Melina’s Status Report for 2/15/2025

EGG Hunt

  • Picked up all hardware components associated with the EGG EG2-PCX from Prof. Helou, along with the corresponding digital user manual
  • This includes a simple microphone which we plan to replace with a more sophisticated microphone

Ground-Truth Research

  • Annotated reading “Results from a pilot longitudinal study of electrolaryngographically derived closed quotient for adult male singers in training” (David Howard)
  • Annotated reading “The Physiology of Vocal Damping: Historical Overview and Descriptive Insights in Professional Singers” (Marco Fantini)
  • Annotated reading “Musical Theater and Opera Singing—Why So
    Different? A Study of Subglottal Pressure, Voice Source, and Formant Frequency Characteristics” (Eva Björkner)
  • Concluded that identifying a “proper” CQ would not be the most appropriate solution approach since the number of years in singing experience and genre would be required for such a metric. This data is limited at this time and would not be reliable for the purposes of our project
    • Because of this we have adjusted our scheduled tasks to reflect this change
      • Understand/identify improper CQ CANCELLED – we want to stray away from defining a universal truth for what a proper CQ is, instead focusing on helping vocalists track and understand their formant tuning
      • Inform about change in CQ ← changed from detect/warn about improper CQ
  • Proposed our project solution approach should shift from warning of “improper” CQ to providing more flexible analysis tools (2) for tracking CQ over time
    • Analysis tool 1: Allowing user to view their CQ at a given moment for a specific recording playback
    • Analysis tool 2: Providing user with a visual representation of an evaluation of their CQ range over time
      • This would be approached by asking the user to record a controlled vocal exercise, such as an octave warmup that covers their tessitura (comfortable vocal range)
      • The CQ ranges for these controlled (constant) exercises can be summarized visually over time as suggested by David Howard’s graph of idealized changes in CQ
    • Proposed our use case and solution approach should shift to focus on advanced vocalists in one genre, opera singers
      • CQ can be significantly more difficult to measure for untrained singers, in fact, David Howard had to completely throw out some data samples from untrained singers due to unreliable CQ measurements
      • Unreliable CQ measurements are detrimental to our project, as an incorrect analysis could mislead a vocalist to make unhealthy decisions
      • CQ has also been found to vary significantly with genre, and as of now, we only have guaranteed access to opera singers
    • Created a ground-truth metric
      • EGG passes calibration test with the laryngeal simulator before and after usage
        • This is handy dandy calibration hardware component that came with the EGG itself thanks to Prof. Helou
      • Use built-in Larynx Tracking & Signal-Strength indicators
      • CQ measurement must be at least 20% to be considered detected

Schedule

  • COMPLETED Acquired sensor
  • COMPLETED Create a “Ground-Truth” metric

My scheduled tasks are on time, and have been slightly adjusted as described above (I will reiterate below)

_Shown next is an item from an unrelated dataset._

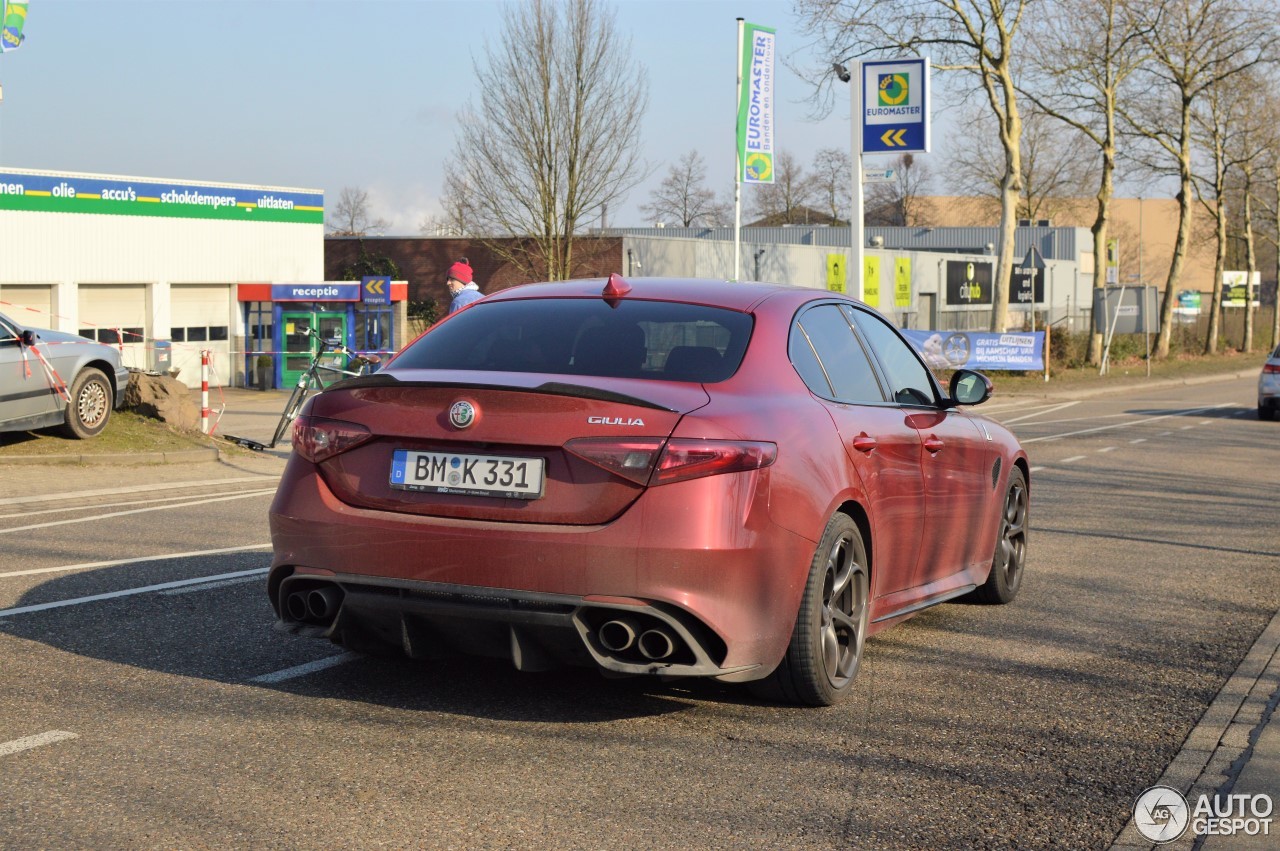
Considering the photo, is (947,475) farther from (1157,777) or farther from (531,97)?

  • Understand/identify improper CQ CANCELLED – we want to stray away from defining a universal truth for what a proper CQ is, instead focusing on helping vocalists track and understand their formant tuning
  •  Inform about change in CQ ← changed from detect/warn about improper CQ

Next Steps

My goals for this next week include the following deliverables

  • Present Design Review Slides
  • Draft Design Review Report with the team
  • Ensure the team has a repository set up along with agreement on code style/organizational expectations
  • Drafting wireframes for the frontend with feedback from Susanna
  • Draft code for pitch analysis

Tyler’s Status Report for 2/15/2025

So far I have been able to get the electroglottograph to work, as well as learn about the larynx simulator attachment we got. For VoceVista however I am a little worried that once the trial version runs out and I do not input the key in time I will lose any files I upload into VoceVista if I can’t get the software key before the trial runs out. PhaseComp is the backup plan for me to be able to continue using the electroglottograph after the trial runs out and before I get VoceVista purchased.

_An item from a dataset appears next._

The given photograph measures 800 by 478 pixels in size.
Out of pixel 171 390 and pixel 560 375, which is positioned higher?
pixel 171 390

For the larynx simulator it is able to mimic the larynx vibrations and is quite useful in guaranteeing that our electroglottograph is producing proper data.

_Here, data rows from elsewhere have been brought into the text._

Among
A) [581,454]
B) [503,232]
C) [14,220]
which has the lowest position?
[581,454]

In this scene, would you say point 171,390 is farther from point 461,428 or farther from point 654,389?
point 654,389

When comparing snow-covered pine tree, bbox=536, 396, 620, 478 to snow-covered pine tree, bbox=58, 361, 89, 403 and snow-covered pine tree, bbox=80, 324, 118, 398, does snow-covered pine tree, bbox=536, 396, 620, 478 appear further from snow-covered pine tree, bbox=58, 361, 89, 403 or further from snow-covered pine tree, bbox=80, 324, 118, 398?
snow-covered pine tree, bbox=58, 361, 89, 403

Some things I want to focus on are getting feedback on the recordings I upload and understanding how to manipulate the closed quotient physically. I have meetings scheduled with opera singers as well to test out placements of the sensors to get the best data. Another thing I am not unsure of right now is how the microphone is incorporated with the electroglottograph and why it needs to be connected to the electroglottograph.

So far I at least on track, if not slightly ahead of schedule as I keep experimenting with VoceVista as well as the electroglottograph.

Tyler’s Status Report for 2/8/2025

Voce Vista Usage

  • Voce Vista is a relatively expensive software, emailed them through their student discount application and hopefully will be approved to purchase a student discounted version for our project
  • Researched display of Voce Vista usage
    • In Voce Vista, CQ is displayed as a percentage in the analysis panel
    • The CQ is calculated based on the proportion of the glottal cycle where the vocal folds are closed

Purchasing components for EGG sensor

  • As we have not yet acquired the electroglottograph sensor I have not been able to purchase the parts yet
  • Professor Leah has a lot of the auxiliary items we will need, as soon as we acquire the EGG we need to take inventory to see what else we will need

Next weeks tasks

  • After acquiring the Electroglottograph, purchase a software to use with the sensor (Voce Vista if they give us a student discount otherwise PhaseComp)
  • Start measuring/utilizing Voce Vista to determine what type of data we can acquire from the EGG

Team Status Report for 2/8/2025

This week, our main focus has been on trying to track down our EGG sensor. We got in touch with Professor Leah Helou at the University of Pittsburgh, but were unable to actually pick up the sensor. A new pickup date has been rescheduled for early this upcoming week.

We also did further research into reading about the laryngeal closed quotient, getting more clarity on how our app ought to measure CQ and give feedback. There was also some important methodology concerns that were further discussed through readings, such as getting a proper CQ measured from sung notes that vary in frequency.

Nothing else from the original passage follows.